I think you are trying too hard here. What is “a carry” in your sense? Like a “carry” in successive addition? Before we “go there”, let’s consider the behavior and the implications for some of the commonly used activation functions that Prof Ng has shown us so far.
Consider the following 4 examples: ReLU, Leaky ReLU, tanh
and sigmoid
. Look at their graphs. What can we conclude from them?
They are all monotonic functions. If z_2 \geq z_1, then you can conclude that g(z_2) \geq g(z_1). But note that monotonicity is not strictly required of an activation. swish
for example is not monotonic.
Beyond that, they have somewhat different behaviors:
ReLU acts like a “high pass” filter: it just drops all negative input values and replaces them with 0.
Leaky ReLU doesn’t drop negative values, but reduces their absolute values to some degree based on the slope you choose (a hyperparameter).
Both tanh
and sigmoid
have a very similar shape (and in fact are quite closely related mathematically): they have “flat tails” as |z| \rightarrow \infty so they make large values more or less interchangable with each other above some threshold of |z|. They also “clamp” all the values between either -1 and 1 (for tanh) or 0 and 1 (for sigmoid). So we can interpret the output of sigmoid as a probability and say that it is predicting “True” if the output is > 0.5.
For the output layer of a network, the choice of activation is fixed by the purpose of your network: if it is a binary classifier (“Yes/No”, “Cat/Not a cat”), then you always use sigmoid
. If it is a multiclass classifier (identifying one of a number of animals or objects or …), then you use softmax
, which is the multiclass version of sigmoid
. It gives you a probability distribution on the outputs of the possible classes.
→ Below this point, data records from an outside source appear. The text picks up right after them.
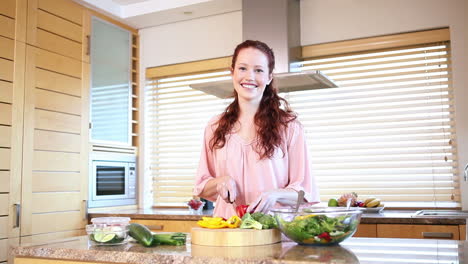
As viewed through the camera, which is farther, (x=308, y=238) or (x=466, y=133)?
(x=466, y=133)

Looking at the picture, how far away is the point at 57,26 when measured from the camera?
3430mm

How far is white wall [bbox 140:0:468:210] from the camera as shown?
10.2ft

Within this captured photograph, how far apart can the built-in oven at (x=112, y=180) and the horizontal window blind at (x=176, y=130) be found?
0.69 ft

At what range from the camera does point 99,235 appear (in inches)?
56.9

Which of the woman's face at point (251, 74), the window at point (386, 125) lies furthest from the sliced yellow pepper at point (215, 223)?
the window at point (386, 125)

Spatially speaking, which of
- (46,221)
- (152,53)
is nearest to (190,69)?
(152,53)

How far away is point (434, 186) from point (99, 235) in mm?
2366

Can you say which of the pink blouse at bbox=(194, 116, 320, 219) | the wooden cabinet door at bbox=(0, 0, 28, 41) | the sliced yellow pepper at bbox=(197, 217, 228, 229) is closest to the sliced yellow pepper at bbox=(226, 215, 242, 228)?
the sliced yellow pepper at bbox=(197, 217, 228, 229)

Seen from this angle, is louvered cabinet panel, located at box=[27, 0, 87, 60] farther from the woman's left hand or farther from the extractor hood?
the woman's left hand

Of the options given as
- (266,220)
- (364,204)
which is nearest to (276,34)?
(364,204)

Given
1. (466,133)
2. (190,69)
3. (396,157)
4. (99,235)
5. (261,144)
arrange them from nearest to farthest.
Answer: (99,235), (261,144), (466,133), (396,157), (190,69)

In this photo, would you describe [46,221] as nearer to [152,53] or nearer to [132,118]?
[132,118]

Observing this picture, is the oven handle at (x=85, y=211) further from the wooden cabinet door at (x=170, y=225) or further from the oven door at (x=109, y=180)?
the wooden cabinet door at (x=170, y=225)

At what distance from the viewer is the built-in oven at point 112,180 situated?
3.64 metres
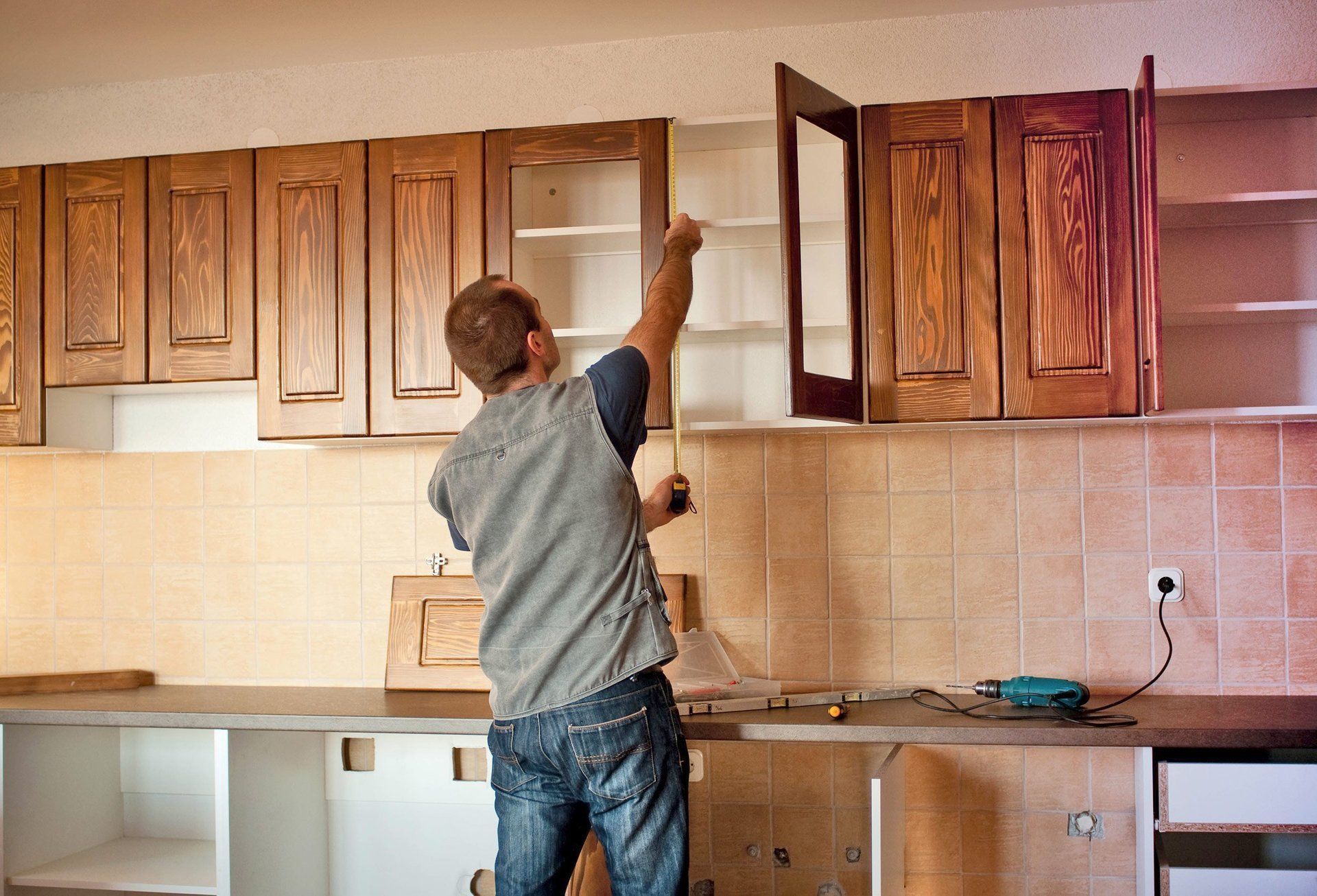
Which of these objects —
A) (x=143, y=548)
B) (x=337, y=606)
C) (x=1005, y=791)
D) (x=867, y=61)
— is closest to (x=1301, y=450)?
(x=1005, y=791)

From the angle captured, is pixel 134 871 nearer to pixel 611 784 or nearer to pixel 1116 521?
pixel 611 784

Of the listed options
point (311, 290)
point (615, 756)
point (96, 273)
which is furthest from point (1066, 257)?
point (96, 273)

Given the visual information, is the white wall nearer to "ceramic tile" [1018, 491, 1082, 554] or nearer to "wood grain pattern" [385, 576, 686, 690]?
"ceramic tile" [1018, 491, 1082, 554]

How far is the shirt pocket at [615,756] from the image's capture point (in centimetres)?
162

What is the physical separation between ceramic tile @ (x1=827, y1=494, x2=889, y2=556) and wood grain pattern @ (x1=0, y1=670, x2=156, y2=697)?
1.88 meters

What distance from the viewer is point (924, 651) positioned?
2506 mm

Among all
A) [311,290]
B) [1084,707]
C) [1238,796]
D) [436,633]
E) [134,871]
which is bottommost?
[134,871]

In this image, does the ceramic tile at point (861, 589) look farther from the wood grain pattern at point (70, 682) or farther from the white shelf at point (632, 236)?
the wood grain pattern at point (70, 682)

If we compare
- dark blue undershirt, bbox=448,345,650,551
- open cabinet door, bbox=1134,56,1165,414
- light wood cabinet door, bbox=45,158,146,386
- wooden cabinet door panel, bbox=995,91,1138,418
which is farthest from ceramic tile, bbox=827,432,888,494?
light wood cabinet door, bbox=45,158,146,386

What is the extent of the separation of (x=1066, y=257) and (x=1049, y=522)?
25.5 inches

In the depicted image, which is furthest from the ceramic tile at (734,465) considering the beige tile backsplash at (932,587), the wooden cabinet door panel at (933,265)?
the wooden cabinet door panel at (933,265)

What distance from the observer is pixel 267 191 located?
2521 mm

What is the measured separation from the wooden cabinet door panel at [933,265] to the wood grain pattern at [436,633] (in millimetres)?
771

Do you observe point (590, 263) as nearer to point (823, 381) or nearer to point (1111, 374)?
point (823, 381)
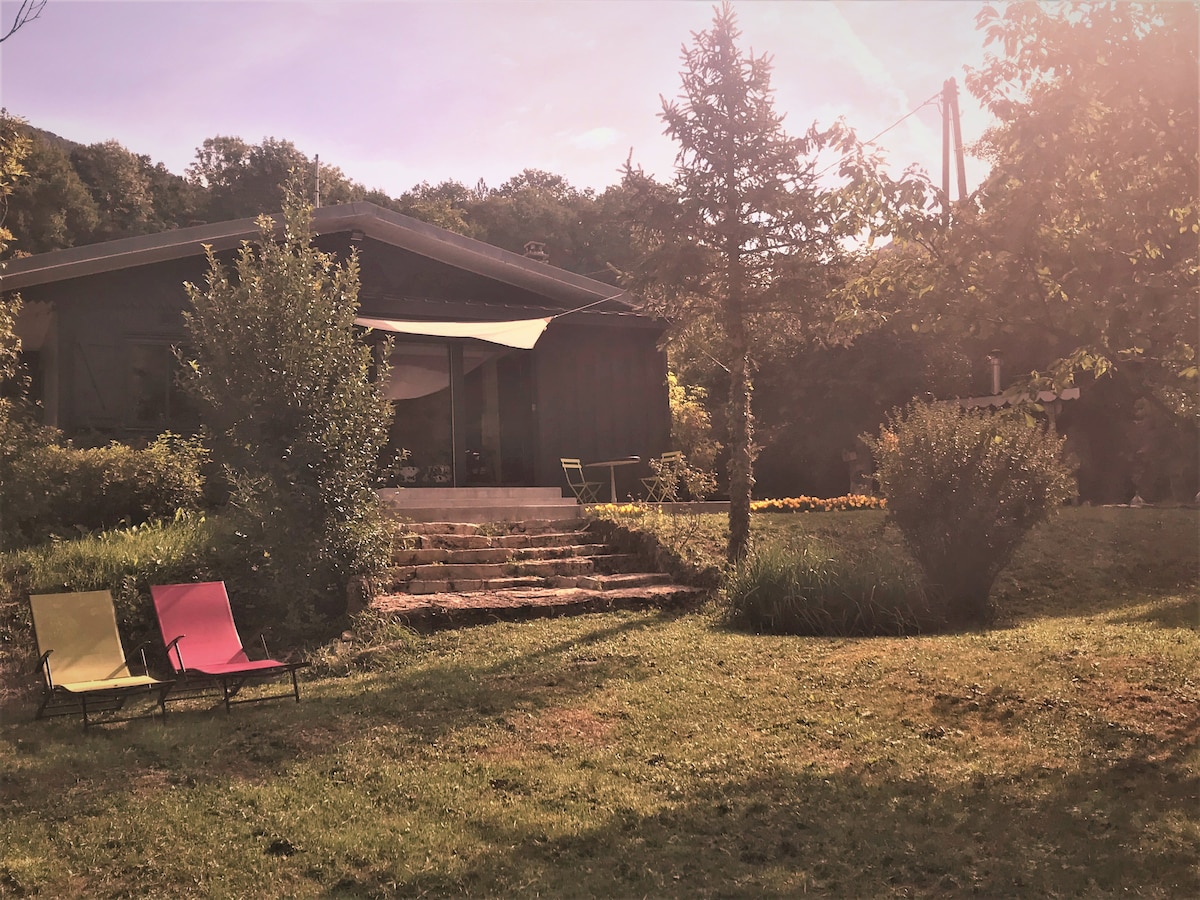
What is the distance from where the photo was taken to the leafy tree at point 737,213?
36.0ft

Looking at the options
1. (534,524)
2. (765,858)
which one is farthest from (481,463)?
(765,858)

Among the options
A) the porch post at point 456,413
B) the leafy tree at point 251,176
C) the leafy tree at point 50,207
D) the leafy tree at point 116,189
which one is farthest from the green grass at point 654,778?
the leafy tree at point 251,176

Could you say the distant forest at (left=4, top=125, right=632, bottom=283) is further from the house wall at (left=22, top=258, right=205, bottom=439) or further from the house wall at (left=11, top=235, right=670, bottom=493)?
the house wall at (left=22, top=258, right=205, bottom=439)

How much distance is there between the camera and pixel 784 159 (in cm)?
1100

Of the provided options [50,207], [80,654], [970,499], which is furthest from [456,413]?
[50,207]

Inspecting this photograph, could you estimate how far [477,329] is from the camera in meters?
13.9

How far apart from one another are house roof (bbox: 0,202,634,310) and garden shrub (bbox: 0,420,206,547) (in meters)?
2.56

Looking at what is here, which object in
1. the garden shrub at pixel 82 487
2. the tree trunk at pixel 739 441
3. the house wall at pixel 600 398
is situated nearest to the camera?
the garden shrub at pixel 82 487

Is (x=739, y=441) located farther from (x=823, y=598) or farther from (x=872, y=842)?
(x=872, y=842)

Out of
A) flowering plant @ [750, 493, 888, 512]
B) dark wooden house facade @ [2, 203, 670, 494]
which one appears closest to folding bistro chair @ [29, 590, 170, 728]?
dark wooden house facade @ [2, 203, 670, 494]

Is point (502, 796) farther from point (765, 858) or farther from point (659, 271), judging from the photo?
point (659, 271)

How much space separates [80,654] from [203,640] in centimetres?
83

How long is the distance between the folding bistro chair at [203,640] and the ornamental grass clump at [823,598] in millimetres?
4215

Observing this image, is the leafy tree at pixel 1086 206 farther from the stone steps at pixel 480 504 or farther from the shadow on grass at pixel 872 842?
the stone steps at pixel 480 504
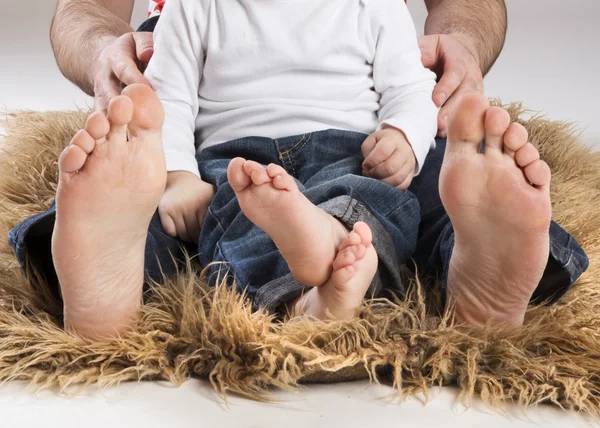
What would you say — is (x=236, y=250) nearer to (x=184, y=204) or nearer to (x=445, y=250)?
(x=184, y=204)

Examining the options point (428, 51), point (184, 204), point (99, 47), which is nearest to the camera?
point (184, 204)

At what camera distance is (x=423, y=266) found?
3.63 ft

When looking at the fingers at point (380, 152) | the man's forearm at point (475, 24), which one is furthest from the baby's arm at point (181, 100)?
the man's forearm at point (475, 24)

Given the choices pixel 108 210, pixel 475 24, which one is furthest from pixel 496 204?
pixel 475 24

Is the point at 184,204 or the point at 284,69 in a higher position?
the point at 284,69

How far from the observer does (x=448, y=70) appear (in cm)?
154

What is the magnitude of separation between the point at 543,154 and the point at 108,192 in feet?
3.62

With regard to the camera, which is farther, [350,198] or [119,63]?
[119,63]

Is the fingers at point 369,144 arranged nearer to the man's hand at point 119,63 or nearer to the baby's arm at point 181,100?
the baby's arm at point 181,100

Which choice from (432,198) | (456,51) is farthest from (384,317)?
(456,51)

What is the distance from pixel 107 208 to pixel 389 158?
1.46 ft

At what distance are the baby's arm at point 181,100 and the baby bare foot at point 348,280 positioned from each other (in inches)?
11.2

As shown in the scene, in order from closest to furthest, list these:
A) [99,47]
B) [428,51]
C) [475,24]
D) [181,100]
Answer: [181,100], [428,51], [99,47], [475,24]

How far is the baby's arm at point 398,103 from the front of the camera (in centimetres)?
114
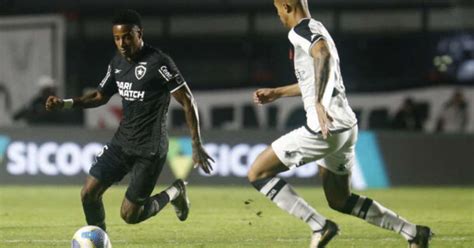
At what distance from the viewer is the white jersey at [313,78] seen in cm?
944

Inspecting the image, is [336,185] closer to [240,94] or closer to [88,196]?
[88,196]

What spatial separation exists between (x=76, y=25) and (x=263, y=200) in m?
10.2

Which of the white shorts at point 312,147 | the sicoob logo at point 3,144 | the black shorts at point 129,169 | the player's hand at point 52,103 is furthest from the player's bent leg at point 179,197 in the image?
the sicoob logo at point 3,144

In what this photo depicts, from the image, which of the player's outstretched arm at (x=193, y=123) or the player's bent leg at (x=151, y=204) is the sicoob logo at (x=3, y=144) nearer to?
the player's bent leg at (x=151, y=204)

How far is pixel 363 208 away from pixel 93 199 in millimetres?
2482

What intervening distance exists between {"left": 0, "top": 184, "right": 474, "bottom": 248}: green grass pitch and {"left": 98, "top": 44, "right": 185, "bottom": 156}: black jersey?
105 cm

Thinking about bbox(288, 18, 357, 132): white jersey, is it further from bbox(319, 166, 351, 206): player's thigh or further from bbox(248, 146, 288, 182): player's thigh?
bbox(319, 166, 351, 206): player's thigh

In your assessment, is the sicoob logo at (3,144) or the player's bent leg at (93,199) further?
the sicoob logo at (3,144)

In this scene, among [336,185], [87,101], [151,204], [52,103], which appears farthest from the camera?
[151,204]

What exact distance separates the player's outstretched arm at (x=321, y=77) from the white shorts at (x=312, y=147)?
0.82 feet

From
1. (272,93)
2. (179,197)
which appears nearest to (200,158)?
(272,93)

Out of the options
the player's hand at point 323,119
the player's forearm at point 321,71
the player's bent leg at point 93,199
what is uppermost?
the player's forearm at point 321,71

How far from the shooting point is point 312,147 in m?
9.54

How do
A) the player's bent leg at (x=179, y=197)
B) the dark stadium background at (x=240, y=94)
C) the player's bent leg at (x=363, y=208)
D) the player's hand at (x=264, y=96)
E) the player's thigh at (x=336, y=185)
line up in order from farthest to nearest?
the dark stadium background at (x=240, y=94)
the player's bent leg at (x=179, y=197)
the player's hand at (x=264, y=96)
the player's thigh at (x=336, y=185)
the player's bent leg at (x=363, y=208)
Finally getting back to your actual question:
How about this as a way to describe what you are getting at there: the activation function provides a form of “interpretation” of the input. How that interpretation looks depends on the function. In the case of ReLU, the “interpretation” is: only positive values are interesting. In the case of Leaky ReLU, the interpretation is “negative values should have less effect than positive ones”. Instead of just dropping them as ReLU does, Leaky ReLU just “tones them down”. In the case of tanh
and sigmoid
, the “interpretation” is clamping the values to a fixed range, but in a monotonic way. The net effect of that is that the differences in values becomes a lot less significant, the farther away from the origin you are. In the particular case of sigmoid, that gives you the final level of “interpretation”: mapping the input to a probability.